TEXT EXCERPT »
· · · · ·

Re: Library of Congress Subject Headings as SKOS Linked Data from Ivan Herman on 2008-06-18 (public-lod@w3.org from June 2008)

From: Ivan Herman <ivan@w3.org>
Date: Wed, 18 Jun 2008 06:54:11 +0200
To: Richard Cyganiak <richard@cyganiak.de>
CC: "Hausenblas, Michael" <michael.hausenblas@joanneum.at>, Ed Summers <ehs@pobox.com>, SWD Working SWD <public-swd-wg@w3.org>, public-lod@w3.org, RDFa mailing list <public-rdf-in-xhtml-tf@w3.org>
Message-ID: <485894F3.8060909@w3.org>
I know it is not an ideal solution, but I use an Apache setup pattern 
for my XHTML+RDFa documents:

http://www.w3.org/QA/2008/05/using_rdfa_to_add_information.html

It was done as an answer to Tim's tabulator issues...

Ivan

Richard Cyganiak wrote:
> 
> Michael,
> 
> On 11 Jun 2008, at 09:25, Hausenblas, Michael wrote:
>>> (I'm ignoring the availability of RDFa in my argument --
>>> unfortunately there is no way for a client to indicate that it supports
>> RDFa AFAIK,
>>> so it cannot really be factored into the content negotiation equation.)

· · · · ·

COLLECTED MATERIAL »
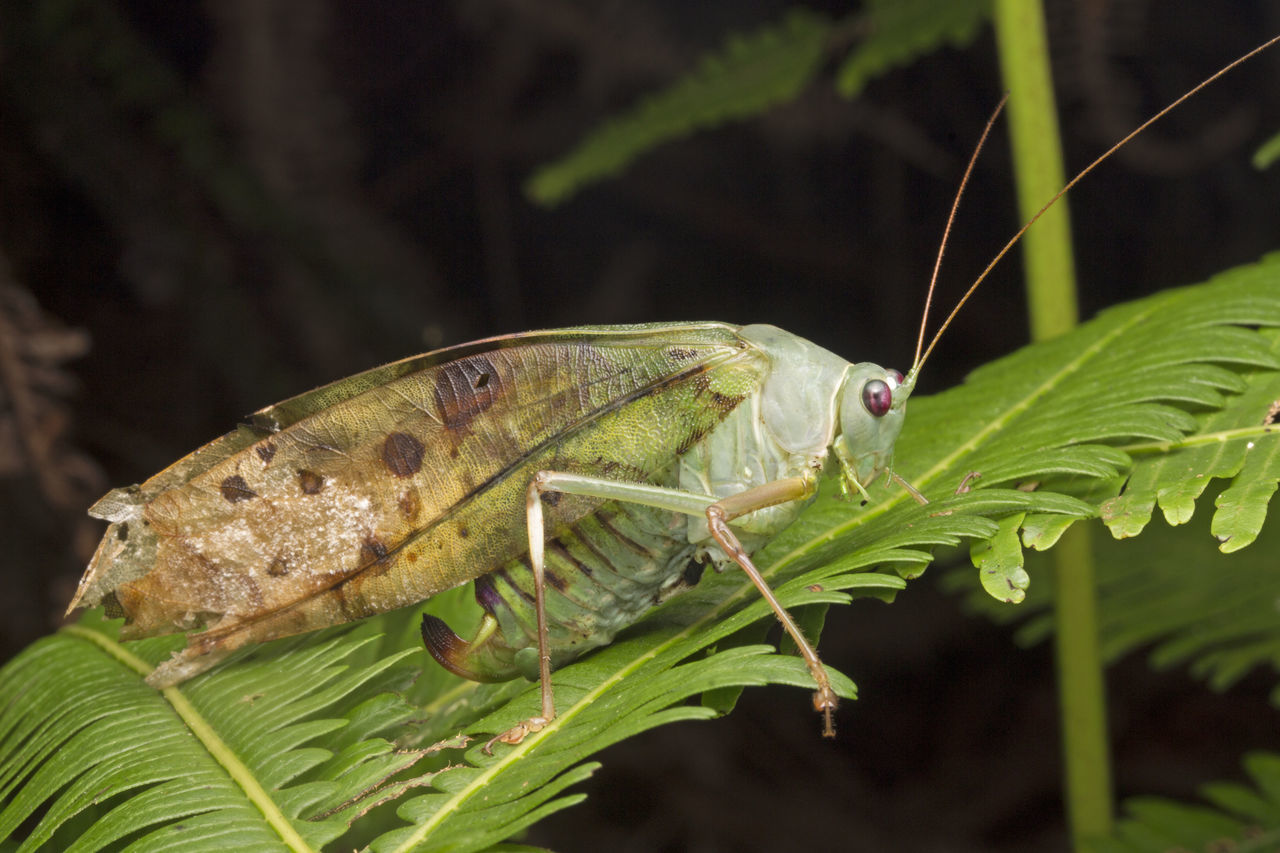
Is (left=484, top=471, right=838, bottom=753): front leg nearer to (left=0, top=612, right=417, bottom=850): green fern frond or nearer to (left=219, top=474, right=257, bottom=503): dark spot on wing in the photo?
(left=0, top=612, right=417, bottom=850): green fern frond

· · · · ·

TASK INSTRUCTIONS »
[a] According to the mailing list message, what was the Apache setup pattern done as an answer to?
[b] Continue the mailing list message on RDFa and content negotiation from its final quoted line.
The listing is separate material, apart from the mailing list message.

OUTPUTS IN ORDER »
[a] Tim's tabulator issues.

[b]
>>
>> As you may guess I have a comment regarding this one ;)
>>
>> I'm note sure if I understand this correctly ('no way for a client to
>> indicate that it supports RDFa') but, though RDFa uses
>> 'application/xhtml+xml' MIME type, there are several ways to
>> declare/detect RDFa content.
> 
> Yes, I know. The problem I was getting at is a different one: There is 
> no way for a *client* to *announce* that it supports RDFa.
> 
> When doing content negotiation, a server has to look at the Accept 
> header sent by the client, and make a decision about which variant to 
> send. Unfortunately, there is no way for the server to distinguish a 
> plain old Web browser from an RDFa-capable client.
> 
> What is a server to do if it has some really nice RDF data, but also a 
> simple XHTML rendering of the RDF with embedded RDFa? If the client is 
> RDFa-aware, then sending the XHTML page is probably best, because it 
> gives the client the best of two worlds. The client can decide wether to 
> display the syled XHTML or wether to treat it as data and e.g. show it 
> in a tabular/faceted fashion.
> 
> But if the client is a Tabulator-style browser without RDFa support, 
> then the server should send the RDF/XML to let the client get all the 
> data goodness.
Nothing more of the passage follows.